Tatsächlich war der Beginn der Weimarer Republik – die so heißt, weil sie eben in Weimar und nicht im damals von Unruhen erschütterten Berlin ihren Anfang nahm – besser, als man hatte hoffen dürfen. In den Wahlen zur verfassungsgebenden Natio-nalversammlung vom 19. Januar 1919 erreichten die Parteien eine Mehrheit, die vereinbart hatten, die Revolution durch die Konstituante zu beenden. Genauer gesagt, wollten sie nicht einfach die Revolution beenden, sondern in eine liberale Demokratie münden lassen. Indem die Sozialdemokratische Partei Deutschland (SPD), die Deutsche Zentrumspartei und die linksliberale Deutsche Demokratische Partei (DDP) eine Mehrheit erhielten, war fürs Erste zweierlei gesichert: das Deutsche Reich würde eine Republik sein, und diese Republik würde demokratisch und liberal sein.

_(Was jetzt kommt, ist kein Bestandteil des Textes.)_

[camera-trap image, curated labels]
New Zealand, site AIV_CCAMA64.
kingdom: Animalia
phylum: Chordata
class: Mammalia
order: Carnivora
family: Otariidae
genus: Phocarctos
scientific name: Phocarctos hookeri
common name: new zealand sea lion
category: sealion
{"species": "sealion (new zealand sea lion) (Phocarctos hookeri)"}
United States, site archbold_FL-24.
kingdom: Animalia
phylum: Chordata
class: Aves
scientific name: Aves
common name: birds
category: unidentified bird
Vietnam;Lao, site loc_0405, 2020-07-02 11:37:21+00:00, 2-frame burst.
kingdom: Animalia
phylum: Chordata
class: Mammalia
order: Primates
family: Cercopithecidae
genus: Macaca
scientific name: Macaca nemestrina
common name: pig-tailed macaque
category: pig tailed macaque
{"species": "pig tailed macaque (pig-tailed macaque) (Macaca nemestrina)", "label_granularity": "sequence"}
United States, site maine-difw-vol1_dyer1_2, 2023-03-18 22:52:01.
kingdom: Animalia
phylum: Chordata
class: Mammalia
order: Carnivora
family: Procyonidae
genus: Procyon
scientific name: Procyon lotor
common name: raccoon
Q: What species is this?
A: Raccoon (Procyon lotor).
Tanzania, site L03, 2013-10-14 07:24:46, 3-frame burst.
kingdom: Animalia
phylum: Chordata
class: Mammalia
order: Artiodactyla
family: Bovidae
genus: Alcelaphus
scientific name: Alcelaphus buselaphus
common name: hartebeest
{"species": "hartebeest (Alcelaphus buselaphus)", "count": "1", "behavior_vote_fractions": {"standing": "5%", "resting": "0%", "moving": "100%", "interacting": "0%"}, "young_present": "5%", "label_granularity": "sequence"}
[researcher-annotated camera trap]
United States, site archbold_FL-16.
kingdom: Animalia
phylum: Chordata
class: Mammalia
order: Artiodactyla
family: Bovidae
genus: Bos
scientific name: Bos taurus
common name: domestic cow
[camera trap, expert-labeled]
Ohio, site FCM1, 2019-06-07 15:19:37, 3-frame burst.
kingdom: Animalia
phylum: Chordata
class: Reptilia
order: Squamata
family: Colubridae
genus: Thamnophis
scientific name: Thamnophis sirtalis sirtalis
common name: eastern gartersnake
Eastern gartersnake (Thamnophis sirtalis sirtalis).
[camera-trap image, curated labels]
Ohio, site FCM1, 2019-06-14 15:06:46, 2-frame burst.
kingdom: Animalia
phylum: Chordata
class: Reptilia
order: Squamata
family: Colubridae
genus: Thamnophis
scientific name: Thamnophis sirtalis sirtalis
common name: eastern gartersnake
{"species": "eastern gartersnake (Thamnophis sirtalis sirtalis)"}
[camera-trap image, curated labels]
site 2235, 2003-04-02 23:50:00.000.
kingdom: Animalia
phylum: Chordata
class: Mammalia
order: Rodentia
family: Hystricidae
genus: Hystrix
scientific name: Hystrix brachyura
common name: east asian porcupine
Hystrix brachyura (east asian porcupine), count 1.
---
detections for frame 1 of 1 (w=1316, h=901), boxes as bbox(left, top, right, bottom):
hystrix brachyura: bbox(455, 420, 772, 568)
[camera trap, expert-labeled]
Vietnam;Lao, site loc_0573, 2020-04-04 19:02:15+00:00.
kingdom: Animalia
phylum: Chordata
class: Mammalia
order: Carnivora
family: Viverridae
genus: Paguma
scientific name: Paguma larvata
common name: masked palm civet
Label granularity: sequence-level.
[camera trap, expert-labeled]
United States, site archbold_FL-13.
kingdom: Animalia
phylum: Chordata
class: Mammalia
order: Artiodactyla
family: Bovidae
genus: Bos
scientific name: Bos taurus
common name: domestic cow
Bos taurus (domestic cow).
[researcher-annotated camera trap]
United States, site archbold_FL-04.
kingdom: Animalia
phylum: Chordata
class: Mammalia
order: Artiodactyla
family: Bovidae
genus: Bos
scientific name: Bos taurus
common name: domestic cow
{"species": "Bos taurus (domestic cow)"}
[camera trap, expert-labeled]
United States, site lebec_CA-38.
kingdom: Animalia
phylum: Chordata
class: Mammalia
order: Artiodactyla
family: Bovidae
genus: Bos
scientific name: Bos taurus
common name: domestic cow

Gemeinsam kamen die drei Parteien der bald sogenannten „Weimarer Koalition“ auf 76,2 Prozent, wobei davon 37,9 auf die SPD, 19,7 auf das Zentrum und 18,6 auf die DDP entfielen. Nachdem die Nationalversammlung am 6. Februar 1919 im Deutschen Nationaltheater in Weimar zusammengetreten war, bildeten diese drei Parteien eine Regierung und wählten den Sozialdemokraten Philipp Scheidemann an ihre Spitze. Nationalversammlung und Regierung hatten nun zwei große Aufgaben: zum einen, einen erträglichen Friedensschluss mit den Siegermächten des Ersten Weltkriegs zu erreichen; zum anderen, eine Verfassung für die neue Republik auszuarbeiten.

Es sollte sich bald zeigen, dass die zweite Aufgabe weit leichter zu bewältigen war als die erste. Am 31. Juli 1919 verabschiedete die Nationalversammlung die Weimarer Reichsverfassung, die Reichspräsident Friedrich Ebert am 11. August unterzeichnete. Am 14. August trat sie in Kraft. Der republikanische Charakter des Deutschen Reiches schien festgeschrieben zu sein. So einfach war es freilich nicht. Schon in der Nationalversammlung zeigten sich einige der strukturellen Probleme, die die Weimarer Republik bis zu ihrem Ende im Jahr 1933 begleiteten.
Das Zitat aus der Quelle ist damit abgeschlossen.